A Berit se le hizo un nudo en la garganta. Se echó de nuevo a llorar, sacudida por unos enormes gemidos desgarrados. Cuando se incorporó, su voz se había vuelto lejana, extraña, como si otra persona hablara por su boca. Ya no miraba la vela. Miraba a lo lejos, por la ventana de bordes helados. Hablaba muy despacio.
—Lo supe luego. La criatura nació. Un niño. Aila lo trajo al mundo sola. Luego lo llevó a lo alto del embalse un día en que el embalse estaba abierto. Vio…, ella vio…, vio el cuerpo de la criatura rebotar contra las rocas. Y después de eso perdió la razón.
Berit se detuvo un buen rato. La vela estaba a punto de consumirse del todo.
—Después de eso, Aila ya nunca ha sido la misma. A veces gritaba «lapset, lapset», «niño, niño», como un animal herido, y extendía las manos en el vacío por encima de ella. Como si quisiera atrapar algo. Nunca volvió a hablar.
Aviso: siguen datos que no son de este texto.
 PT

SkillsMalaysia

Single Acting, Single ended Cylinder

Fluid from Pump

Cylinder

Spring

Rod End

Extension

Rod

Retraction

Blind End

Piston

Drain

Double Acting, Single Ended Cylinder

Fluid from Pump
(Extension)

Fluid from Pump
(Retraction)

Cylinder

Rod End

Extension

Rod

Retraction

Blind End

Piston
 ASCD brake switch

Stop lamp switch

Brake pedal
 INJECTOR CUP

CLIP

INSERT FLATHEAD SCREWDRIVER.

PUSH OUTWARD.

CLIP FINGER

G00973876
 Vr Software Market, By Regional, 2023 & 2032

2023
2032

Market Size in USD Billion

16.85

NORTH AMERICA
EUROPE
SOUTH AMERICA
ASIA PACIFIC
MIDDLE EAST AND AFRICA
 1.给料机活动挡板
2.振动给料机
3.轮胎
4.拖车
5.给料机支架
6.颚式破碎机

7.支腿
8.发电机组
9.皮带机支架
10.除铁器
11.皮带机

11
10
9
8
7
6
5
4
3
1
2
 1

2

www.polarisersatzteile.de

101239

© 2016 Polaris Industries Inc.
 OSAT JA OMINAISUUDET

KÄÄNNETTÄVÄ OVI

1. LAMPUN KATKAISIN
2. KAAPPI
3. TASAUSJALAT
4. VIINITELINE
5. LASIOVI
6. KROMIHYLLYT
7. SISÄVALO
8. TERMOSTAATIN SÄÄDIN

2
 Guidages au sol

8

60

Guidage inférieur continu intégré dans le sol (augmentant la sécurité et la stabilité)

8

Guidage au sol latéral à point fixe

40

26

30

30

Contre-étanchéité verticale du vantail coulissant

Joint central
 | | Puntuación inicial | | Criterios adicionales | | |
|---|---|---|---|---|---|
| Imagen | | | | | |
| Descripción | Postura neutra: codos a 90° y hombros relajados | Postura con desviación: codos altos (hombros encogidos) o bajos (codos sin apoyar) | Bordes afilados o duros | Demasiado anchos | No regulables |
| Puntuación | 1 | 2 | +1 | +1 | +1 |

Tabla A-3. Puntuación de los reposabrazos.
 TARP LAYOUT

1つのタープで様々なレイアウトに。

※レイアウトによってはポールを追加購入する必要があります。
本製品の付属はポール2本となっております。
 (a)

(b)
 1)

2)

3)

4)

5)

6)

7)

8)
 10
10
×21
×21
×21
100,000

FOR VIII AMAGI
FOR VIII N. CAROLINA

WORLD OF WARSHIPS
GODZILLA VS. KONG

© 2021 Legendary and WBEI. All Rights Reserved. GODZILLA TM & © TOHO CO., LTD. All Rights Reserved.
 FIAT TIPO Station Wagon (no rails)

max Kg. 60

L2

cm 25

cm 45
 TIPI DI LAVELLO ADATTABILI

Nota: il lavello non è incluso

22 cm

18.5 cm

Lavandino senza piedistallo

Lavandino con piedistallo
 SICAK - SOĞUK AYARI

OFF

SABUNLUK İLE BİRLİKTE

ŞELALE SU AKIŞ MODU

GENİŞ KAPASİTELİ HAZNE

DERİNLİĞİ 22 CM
La vela se apagó por completo y soltó una última y pequeña voluta de humo. La penumbra pronto fue invadida por el halo de la luna. Una claridad muy suave dibujó los rostros de Berit y de los policías.
—¿Cómo lo supiste? —preguntó Nina.
—Aslak. Fue la última vez que nos hablamos. Después de eso, ya nunca volví a atreverme a dirigirle la palabra. Pero Aslak no repudió a Aila. Se ocupó de ella. Como un santo.
Nina advirtió la sombra en el rostro de Klemet. Este meneaba la cabeza en silencio. Parece comprender, pensó ella.
Berit se quedó sola en la cocina a oscuras mientras los policías se ponían en pie para marcharse. Cuando Nina y Klemet se acercaron a la puerta, la voz débil y casi irreconocible de Berit llegó hasta ellos dificultosamente, surgiendo de la penumbra en la que desaparecía.